Plusieurs d’entre vous pensent défendre les petits propriétaires, or ceux-ci sont de plus en plus minoritaires.

Nombre de situations posent problème, mais elles ne seront pas résolues par ce texte, ni par la force.

Le manque de logement, le manque de places d’hébergement, le déficit de construction... Voilà les symptômes de l’absence de politique du logement. Quelque 5,7 millions de personnes consacrent plus de 35 % de leurs ressources au logement.

Le délai pour être reconnu prioritaire au titre du Dalo est de dix ans à Paris, au moins trois ans en Île-de-France. Dans la rue, on ne vit pas, on survit, si on a de la chance. Que dire des femmes à la rue, victimes de l’intersectionnalité de leur situation ?

Les locataires endettés sont des femmes, des hommes, des enfants. Je pense aux jeunes familles, non prioritaires si l’enfant a plus de trois ans. Et voilà le jeune Falou, quatre ans, qui suit sa mère d’hôtel en logement de secours, qui souffre d’un déficit de croissance depuis ses trois ans.

L’an dernier, 611 SDF sont morts à la rue. Cette année, déjà, on déplore plus d’un mort par jour, selon le collectif Les Morts de la rue. Entre 2012 et 2021, 126 mineurs y ont perdu la vie - le plus jeune avait un mois...

La Convention des droits de l’enfant le rappelle : on est enfant jusqu’à 18 ans ! Son article 27 leur garantit le droit à l’alimentation, au vêtement, au logement, à l’éducation. Certains de ces enfants sans toit sont scolarisés, comme Falou, à Ivry-sur-Seine. Nous avons lutté tous ensemble pour lui - avec la préfète du Val-de-Marne.

Ce n’est pas le moment d’ajouter de la sévérité. Le Gouvernement permet une hausse des loyers jusqu’à 3,5 %, et cette proposition de loi va certainement nous revenir, votée par la majorité présidentielle, la droite et l’extrême droite...

Quelque 330 000 personnes vivent à la rue, plus de 4 millions sont mal logées, 2,4 millions de foyers attendent un logement social - 100 000 rien que dans mon département. Votre réponse : payez vos loyers, sinon vous paierez des amendes.

Toute personne, pauvre ou non, a droit à un toit et à un logement décent. Ce texte accentue les asymétries entre locataires et propriétaires. Le Président de la République déclarait, dans un éclair de lucidité, le 12 mars 2020 : « Il y a des biens qui doivent être placés en dehors des lois du marché. » Les promesses du monde d’avant n’ont jamais vu le monde d’après...

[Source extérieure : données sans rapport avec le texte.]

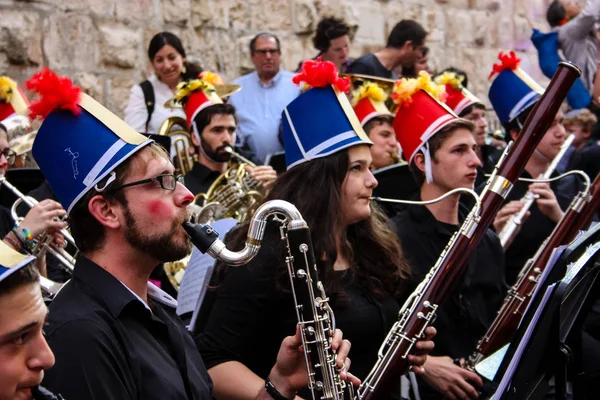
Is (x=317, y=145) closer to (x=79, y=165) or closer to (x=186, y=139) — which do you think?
(x=79, y=165)

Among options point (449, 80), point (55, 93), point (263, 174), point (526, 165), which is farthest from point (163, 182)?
point (449, 80)

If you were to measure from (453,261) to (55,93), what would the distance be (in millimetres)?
1846

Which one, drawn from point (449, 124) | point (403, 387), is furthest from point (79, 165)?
point (449, 124)

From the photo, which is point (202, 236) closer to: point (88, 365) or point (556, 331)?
point (88, 365)

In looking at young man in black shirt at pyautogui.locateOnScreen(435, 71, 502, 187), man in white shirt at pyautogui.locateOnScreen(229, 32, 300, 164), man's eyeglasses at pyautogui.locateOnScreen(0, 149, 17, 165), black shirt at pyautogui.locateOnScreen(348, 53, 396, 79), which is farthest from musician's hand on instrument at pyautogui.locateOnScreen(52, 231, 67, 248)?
black shirt at pyautogui.locateOnScreen(348, 53, 396, 79)

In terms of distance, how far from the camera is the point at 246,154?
22.8 ft

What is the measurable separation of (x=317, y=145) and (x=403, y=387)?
1187 millimetres

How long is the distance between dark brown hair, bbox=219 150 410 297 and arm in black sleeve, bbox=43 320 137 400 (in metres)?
1.12

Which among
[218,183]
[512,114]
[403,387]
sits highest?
[512,114]

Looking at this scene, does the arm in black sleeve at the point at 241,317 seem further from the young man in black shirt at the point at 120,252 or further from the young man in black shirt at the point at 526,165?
the young man in black shirt at the point at 526,165

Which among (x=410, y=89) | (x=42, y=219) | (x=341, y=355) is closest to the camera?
(x=341, y=355)

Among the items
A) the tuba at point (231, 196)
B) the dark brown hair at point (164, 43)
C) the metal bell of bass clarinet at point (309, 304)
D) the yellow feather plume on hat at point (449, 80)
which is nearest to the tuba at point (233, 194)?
the tuba at point (231, 196)

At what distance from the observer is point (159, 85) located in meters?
7.16

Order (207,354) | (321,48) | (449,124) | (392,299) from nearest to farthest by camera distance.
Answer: (207,354)
(392,299)
(449,124)
(321,48)
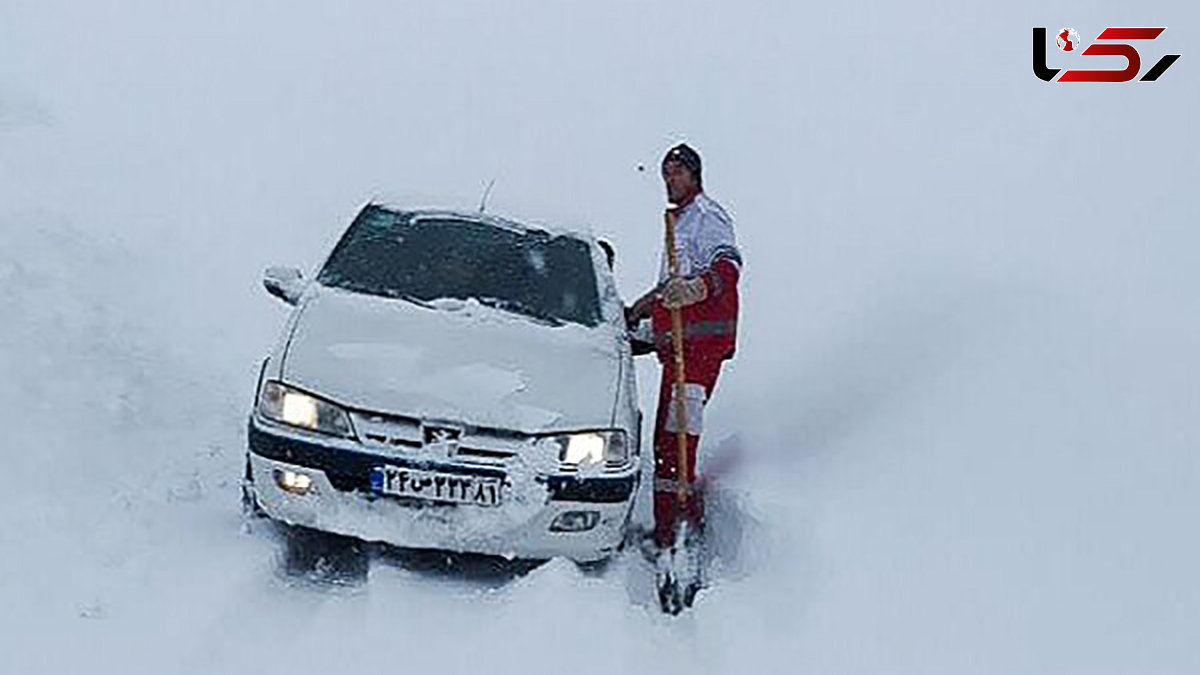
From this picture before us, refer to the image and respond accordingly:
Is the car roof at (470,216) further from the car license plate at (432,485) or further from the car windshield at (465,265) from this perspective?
the car license plate at (432,485)

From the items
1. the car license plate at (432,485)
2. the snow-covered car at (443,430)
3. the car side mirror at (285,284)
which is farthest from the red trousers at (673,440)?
the car side mirror at (285,284)

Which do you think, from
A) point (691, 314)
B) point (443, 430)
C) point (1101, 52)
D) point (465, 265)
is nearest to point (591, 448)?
point (443, 430)

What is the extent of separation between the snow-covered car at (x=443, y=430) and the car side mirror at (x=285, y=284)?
22 mm

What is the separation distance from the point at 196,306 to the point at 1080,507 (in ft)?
18.8

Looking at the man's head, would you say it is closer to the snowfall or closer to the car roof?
the car roof

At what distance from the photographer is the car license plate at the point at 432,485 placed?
577 centimetres

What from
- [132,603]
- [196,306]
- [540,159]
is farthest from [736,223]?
[132,603]

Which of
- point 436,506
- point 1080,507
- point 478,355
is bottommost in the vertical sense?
point 1080,507

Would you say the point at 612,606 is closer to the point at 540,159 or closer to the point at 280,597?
the point at 280,597

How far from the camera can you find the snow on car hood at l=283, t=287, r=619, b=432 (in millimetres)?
5957

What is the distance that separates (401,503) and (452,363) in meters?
0.67

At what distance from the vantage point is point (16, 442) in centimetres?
684

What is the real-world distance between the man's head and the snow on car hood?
0.81m

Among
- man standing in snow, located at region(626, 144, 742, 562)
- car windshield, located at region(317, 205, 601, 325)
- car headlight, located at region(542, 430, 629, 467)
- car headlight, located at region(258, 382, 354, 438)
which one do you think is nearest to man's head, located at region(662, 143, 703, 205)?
man standing in snow, located at region(626, 144, 742, 562)
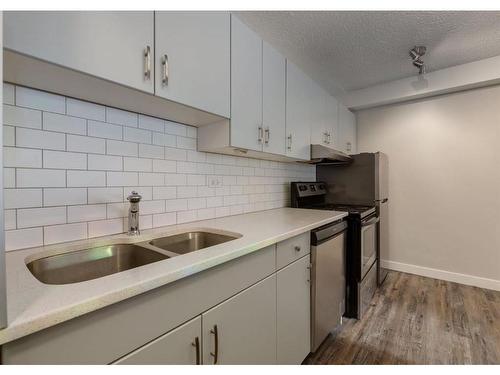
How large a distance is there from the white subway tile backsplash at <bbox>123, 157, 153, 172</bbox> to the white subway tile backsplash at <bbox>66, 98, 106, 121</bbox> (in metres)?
0.24

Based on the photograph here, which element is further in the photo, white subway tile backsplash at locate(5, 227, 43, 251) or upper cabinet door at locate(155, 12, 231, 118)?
upper cabinet door at locate(155, 12, 231, 118)

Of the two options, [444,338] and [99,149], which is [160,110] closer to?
[99,149]

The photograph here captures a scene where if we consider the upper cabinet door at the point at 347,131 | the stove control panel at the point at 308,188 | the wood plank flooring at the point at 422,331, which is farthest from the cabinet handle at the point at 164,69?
the upper cabinet door at the point at 347,131

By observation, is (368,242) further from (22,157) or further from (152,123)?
(22,157)

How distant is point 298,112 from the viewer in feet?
7.13

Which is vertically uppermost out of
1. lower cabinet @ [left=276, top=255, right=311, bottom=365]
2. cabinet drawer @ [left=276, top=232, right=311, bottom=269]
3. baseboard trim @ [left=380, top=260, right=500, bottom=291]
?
cabinet drawer @ [left=276, top=232, right=311, bottom=269]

Votre seul argument, c’est de vous ranger derrière le droit de propriété, qui n’est pas pourtant pas mis à mal. C’est que vous mettez sur le même plan domicile et propriété...

Le droit de propriété n’a jamais gagné à servir de fondement à l’exclusion. Eugène Varlin, figure de la Commune de Paris, disait : « Tant qu’un homme pourra mourir de faim aux portes d’un palais où tout regorge, il n’y aura rien de stable dans ce monde. »

L’article 2 de la Déclaration des droits de l’homme et du citoyen garantit le droit à la propriété privée, mais il ne peut exister dans la rue. Le logement est non pas un privilège, mais un droit.

Les dixième et onzième alinéas du préambule de la Constitution du 27 octobre 1946 le disent de manière très moderne : « La Nation assure à l’individu et à la famille les conditions nécessaires à leur développement. » ; « Tout être humain qui, en raison de son âge, de son état physique ou mental, de la situation économique se trouve dans l’incapacité de travailler a le droit d’obtenir de la collectivité des moyens convenables d’existence. » Que faisons-nous de ces valeurs constitutives de notre Nation ?

Le 30 mars dernier, le rapporteur spécial de l’ONU sur le logement convenable a écrit à la France pour dire son inquiétude. La Défenseure des droits a jugé ce texte « ni nécessaire ni proportionné ».

Vous n’êtes pas si sévères avec les marchands de sommeil, qui ne risquent qu’une amende de 15 000 euros en profitant de la misère des gens.